Building a Bridge of Understanding

For all the negative perceptions above, I think it is even more important to build bridges of understanding. Though I am not from Hong Kong or China, I feel it is important to help English speaking Canadians, and Mandarin or Cantonese speaking Chinese to understand one another. For a start, I like to address the four negative perceptions above and suggest some ways to go about building bridges.

On CASH, try to understand that as new immigrants, many Chinese do not have Canadian work experience or qualifications. They need a roof over their heads, and a place to start their new life. For many, the cash that they have represent life savings and hard work over the years. For them to fly half way across the world into a foreign land is a huge risk in itself. While there are some Chinese who are 'filthy' rich, many are living off their life savings. 

Suggestion for New Immigrants: Don't flaunt your cash. Remember that your property purchases are not an end in itself. It jacks up property prices all over the city, and makes them out of reach for many locals. Just be sensitive.

On CHEAP, also understand that many new immigrants from China desperately need jobs. Locals need to accept them as they are, and also make it a point not to offer contracts based on the lowest price. In fact, by giving them contracts based on their low price, you are unwittingly encouraging them.

Suggestion for New Immigrants: Follow the local culture and licensing requirements. If you undercut and give an artificial low price, you will eventually be undercut by others. Better to work based on FAIR-PRICE rather than low price. Know the laws and the safety rules.
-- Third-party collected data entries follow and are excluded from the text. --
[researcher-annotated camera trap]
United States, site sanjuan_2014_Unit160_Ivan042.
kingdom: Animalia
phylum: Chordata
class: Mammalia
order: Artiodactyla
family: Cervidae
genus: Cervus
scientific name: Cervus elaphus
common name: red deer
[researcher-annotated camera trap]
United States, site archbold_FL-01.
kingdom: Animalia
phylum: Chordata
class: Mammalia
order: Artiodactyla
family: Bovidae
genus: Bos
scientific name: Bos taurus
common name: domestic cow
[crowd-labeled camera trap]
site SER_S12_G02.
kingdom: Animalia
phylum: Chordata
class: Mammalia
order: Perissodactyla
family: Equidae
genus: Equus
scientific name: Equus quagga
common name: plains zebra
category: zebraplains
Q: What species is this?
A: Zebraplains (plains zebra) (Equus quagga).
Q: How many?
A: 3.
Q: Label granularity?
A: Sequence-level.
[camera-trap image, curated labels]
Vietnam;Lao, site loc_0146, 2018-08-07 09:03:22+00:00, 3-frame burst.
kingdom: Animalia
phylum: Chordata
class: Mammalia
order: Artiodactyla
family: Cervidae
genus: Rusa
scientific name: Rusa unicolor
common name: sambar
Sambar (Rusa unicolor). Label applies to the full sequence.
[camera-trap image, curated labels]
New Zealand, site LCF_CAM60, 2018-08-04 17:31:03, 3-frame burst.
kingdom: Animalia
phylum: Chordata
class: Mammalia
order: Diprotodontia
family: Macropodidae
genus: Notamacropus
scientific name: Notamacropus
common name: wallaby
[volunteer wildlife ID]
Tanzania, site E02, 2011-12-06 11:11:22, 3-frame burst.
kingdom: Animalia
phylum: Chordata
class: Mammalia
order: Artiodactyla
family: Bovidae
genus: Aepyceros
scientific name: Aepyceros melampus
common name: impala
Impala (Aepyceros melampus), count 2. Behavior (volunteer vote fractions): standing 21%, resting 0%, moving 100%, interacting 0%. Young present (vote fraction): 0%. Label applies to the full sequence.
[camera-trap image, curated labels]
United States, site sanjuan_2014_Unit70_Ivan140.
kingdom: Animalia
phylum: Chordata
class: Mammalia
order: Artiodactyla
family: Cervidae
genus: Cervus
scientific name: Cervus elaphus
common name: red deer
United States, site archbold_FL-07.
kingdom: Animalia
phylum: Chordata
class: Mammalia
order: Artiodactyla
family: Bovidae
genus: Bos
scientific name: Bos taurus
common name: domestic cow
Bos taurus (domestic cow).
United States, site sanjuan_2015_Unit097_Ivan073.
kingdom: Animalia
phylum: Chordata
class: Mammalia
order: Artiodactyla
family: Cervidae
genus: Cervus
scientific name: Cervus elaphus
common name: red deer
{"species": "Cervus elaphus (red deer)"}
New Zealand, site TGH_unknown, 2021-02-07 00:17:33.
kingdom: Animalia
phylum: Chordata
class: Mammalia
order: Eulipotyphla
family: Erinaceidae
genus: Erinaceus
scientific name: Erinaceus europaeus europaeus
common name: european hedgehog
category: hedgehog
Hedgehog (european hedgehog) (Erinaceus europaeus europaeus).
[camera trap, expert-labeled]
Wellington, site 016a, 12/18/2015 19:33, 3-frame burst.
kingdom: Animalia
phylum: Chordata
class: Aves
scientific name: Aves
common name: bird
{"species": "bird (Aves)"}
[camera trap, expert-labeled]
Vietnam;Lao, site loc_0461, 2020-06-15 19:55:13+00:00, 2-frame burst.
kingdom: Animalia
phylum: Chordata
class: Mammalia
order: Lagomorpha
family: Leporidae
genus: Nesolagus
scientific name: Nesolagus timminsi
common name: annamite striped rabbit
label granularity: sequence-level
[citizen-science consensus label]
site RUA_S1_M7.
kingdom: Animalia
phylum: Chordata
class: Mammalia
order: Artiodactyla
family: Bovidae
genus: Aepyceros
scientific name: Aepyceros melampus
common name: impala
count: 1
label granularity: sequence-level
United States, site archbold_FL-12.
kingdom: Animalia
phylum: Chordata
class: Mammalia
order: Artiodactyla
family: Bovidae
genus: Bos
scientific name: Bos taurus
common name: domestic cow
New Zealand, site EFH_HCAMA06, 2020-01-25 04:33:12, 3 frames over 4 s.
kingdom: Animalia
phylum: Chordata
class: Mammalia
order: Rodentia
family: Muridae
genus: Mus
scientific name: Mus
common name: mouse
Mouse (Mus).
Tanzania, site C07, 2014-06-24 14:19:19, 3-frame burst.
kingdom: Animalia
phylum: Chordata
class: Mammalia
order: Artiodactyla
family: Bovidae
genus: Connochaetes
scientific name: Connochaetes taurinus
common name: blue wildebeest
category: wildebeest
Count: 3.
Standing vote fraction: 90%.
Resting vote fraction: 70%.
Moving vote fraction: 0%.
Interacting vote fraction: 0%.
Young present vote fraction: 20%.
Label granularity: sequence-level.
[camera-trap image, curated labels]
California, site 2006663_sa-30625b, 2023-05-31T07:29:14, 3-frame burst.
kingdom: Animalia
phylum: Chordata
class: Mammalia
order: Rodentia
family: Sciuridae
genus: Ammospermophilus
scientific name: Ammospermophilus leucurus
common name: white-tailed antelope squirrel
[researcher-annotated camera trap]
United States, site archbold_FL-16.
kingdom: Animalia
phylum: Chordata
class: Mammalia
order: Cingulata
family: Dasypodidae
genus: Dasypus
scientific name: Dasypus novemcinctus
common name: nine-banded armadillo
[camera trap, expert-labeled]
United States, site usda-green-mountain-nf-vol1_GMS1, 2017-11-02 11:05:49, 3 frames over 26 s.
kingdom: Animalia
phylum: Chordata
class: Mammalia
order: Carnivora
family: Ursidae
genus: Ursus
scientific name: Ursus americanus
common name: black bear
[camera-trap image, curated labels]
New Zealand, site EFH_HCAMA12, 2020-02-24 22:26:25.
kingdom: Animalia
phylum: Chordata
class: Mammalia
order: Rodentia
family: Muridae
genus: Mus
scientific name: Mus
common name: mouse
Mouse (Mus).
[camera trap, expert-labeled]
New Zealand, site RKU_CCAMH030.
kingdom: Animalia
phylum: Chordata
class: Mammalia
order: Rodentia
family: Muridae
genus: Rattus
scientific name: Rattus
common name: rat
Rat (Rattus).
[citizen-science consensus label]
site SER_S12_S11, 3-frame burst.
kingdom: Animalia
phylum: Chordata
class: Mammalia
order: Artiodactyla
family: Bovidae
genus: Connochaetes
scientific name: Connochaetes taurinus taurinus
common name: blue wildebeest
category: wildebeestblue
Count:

On COMMUNICATIONS, give new immigrants the time to learn English. Be more patient with them. For those who are struggling, encourage them. Maybe, local Canadians can help them along, and don the 'Canadian' quality that I find likable: Be Nice.

Suggestion for New Immigrants: Make an effort to speak. Make an effort to attend classes. Your effort helps.

On CLIQUE, it is understandable that new immigrants find comfort and encouragement among their own people. This is only natural. Why not have events that have both English and Chinese together? Have people from all ethnicities come together to have fun each year. I feel the current NHL Stanley Cup run is an excellent opportunity for everybody to come together. The marketing message: "We are All Canucks!" is a powerful opportunity to do just that.

Suggestion for New Immigrants: Remember that Vancouver, and Canada is larger than your small enclave.

It will take a while for bridges of understanding to be built. I hope this blog article can help contribute a small part toward it.